Holder received a standing ovation when he entered the crowded auditorium but departed to perfunctory applause as some in the audience expressed surprise by his remarks. A question and answer session was canceled, the event organizers said.
Civil liberties groups have decried the programme as effectively a green light to assassinate Americans without due process in the courts under the US constitution, a charge that Holder flatly rejected. Court approval for such strikes was unnecessary, he said, adding “the president may use force abroad against a senior operational leader of a foreign terrorist organization with which the United States is at war – even if that individual happens to be a US citizen”.
That drew sharp criticism from some in the audience. A third-year law school student, Russell Sherman, called such strikes “assassination”. Scott Hiley, a language professor at Northwestern University, said Holder employed “endlessly circular reasoning” to try to explain the policy.

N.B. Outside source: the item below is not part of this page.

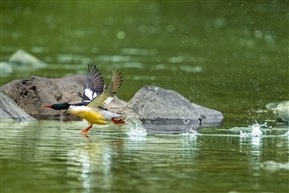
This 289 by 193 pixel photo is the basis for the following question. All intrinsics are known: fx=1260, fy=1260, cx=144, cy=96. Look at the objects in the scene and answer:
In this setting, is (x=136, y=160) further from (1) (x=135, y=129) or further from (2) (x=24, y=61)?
(2) (x=24, y=61)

President Barack Obama and his aides have fiercely defended their stand on national security in the face of criticism from Republicans in Congress and on the presidential campaign trail that terrorism suspects are treated too leniently. Holder said the use of lethal force against Americans abroad would have to comply with several principles governing the law of war, including ensuring the target was of military value and that steps were taken to limit collateral damage. “The principle of humanity requires us to use weapons that will not inflict unnecessary suffering,” he said, but added that “these principles do not forbid the use of stealth or technologically advanced weapons.”
A US official said there was fierce debate within the administration about whether Holder should give the speech, questioning if it would assuage or irritate Obama’s liberal backers who have been concerned that his policies were too close to that of his predecessor, President George W Bush.
“The targeted killing programme raises profound legal and moral questions that should be subjected to public debate, and constitutional questions that should be considered by the judiciary,” said Hina Shamsi, director of the American Civil Liberties Union’s National Security Project.